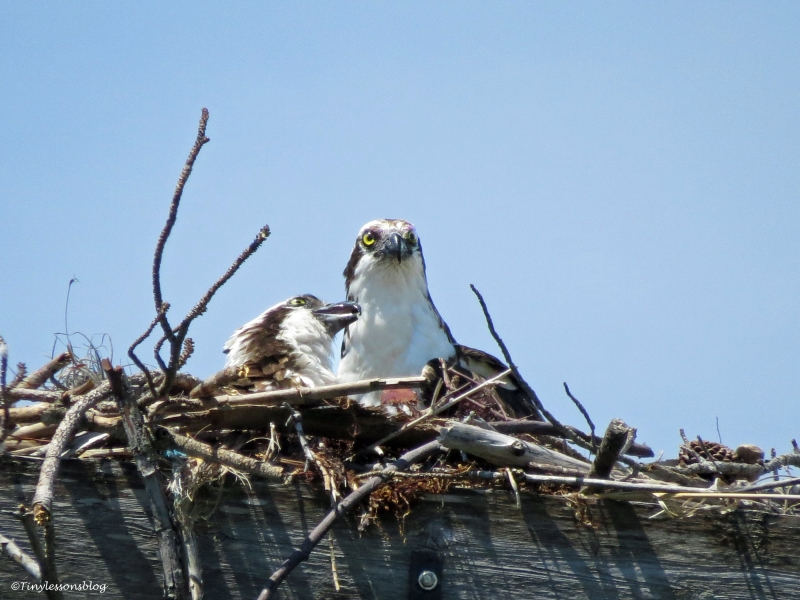 ...to defend the nest...Mama Sandy is still sounding a stern warning to Steve...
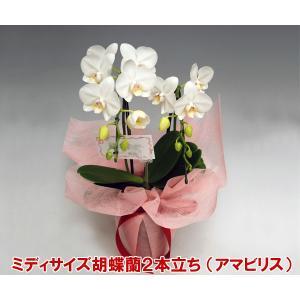 ミニ胡蝶蘭2本立ち 白のアマビリス 14輪前後 つぼみ含む  蘭の王様胡蝶蘭|heart-flower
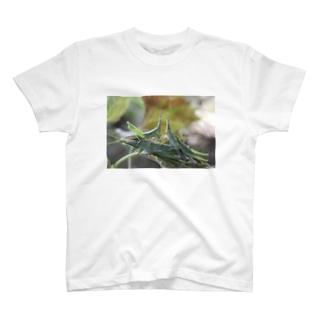 オンブバッタ_20171116_9539 T-shirts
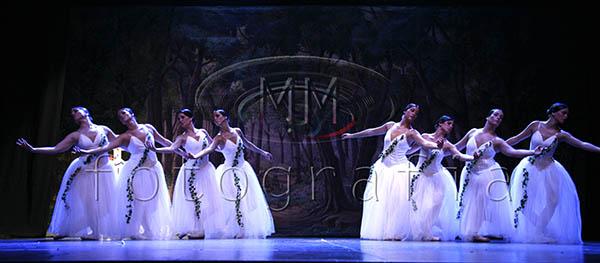 FESTIVAL 2008 414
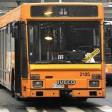 I nomadi aggrediscono  i passeggeri, il sindaco  del Pd propone bus separati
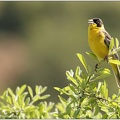 Strnad cernohlavy / Black-Headed Bunting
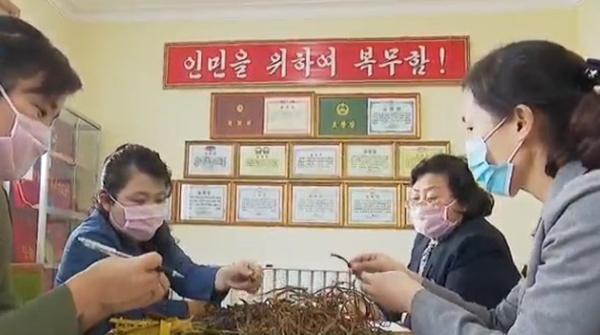 (1) Phyongchon Koryo Medicine Pharmaceutical Factory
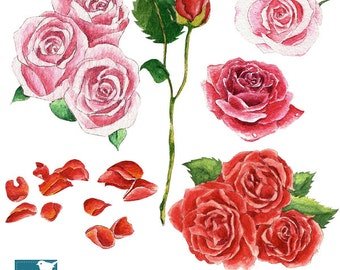 Watercolor Roses II Clipart - Hand Painted, card design, invitations, watercolor, paper crafts, hand drawn - INSTANT DOWNLOAD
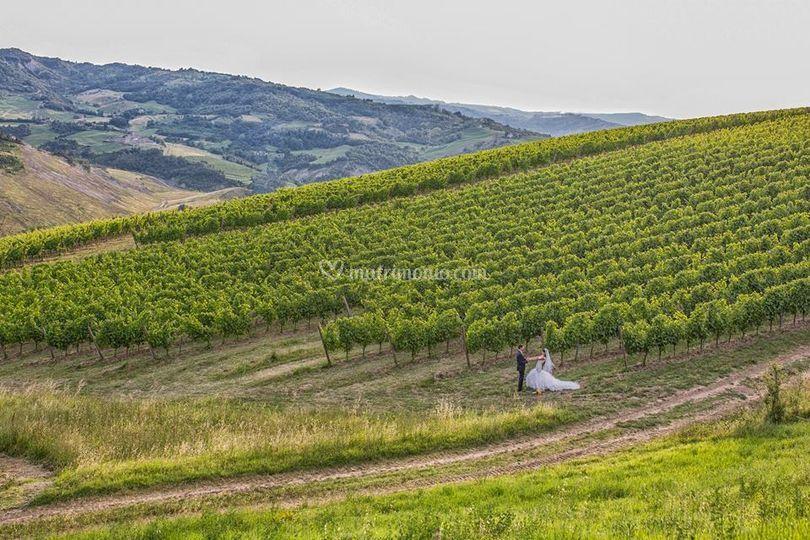Mare di vigne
-------------------------
(THE PROBLEM) Only the lines from the line with "I nomadi aggrediscono" to the bottom of the material above should be reproduced, exactly and without pictures.

(SOLUTION TO THE EXERCISE)
 I nomadi aggrediscono  i passeggeri, il sindaco  del Pd propone bus separati
 Strnad cernohlavy / Black-Headed Bunting
 (1) Phyongchon Koryo Medicine Pharmaceutical Factory
 Watercolor Roses II Clipart - Hand Painted, card design, invitations, watercolor, paper crafts, hand drawn - INSTANT DOWNLOAD
Mare di vigne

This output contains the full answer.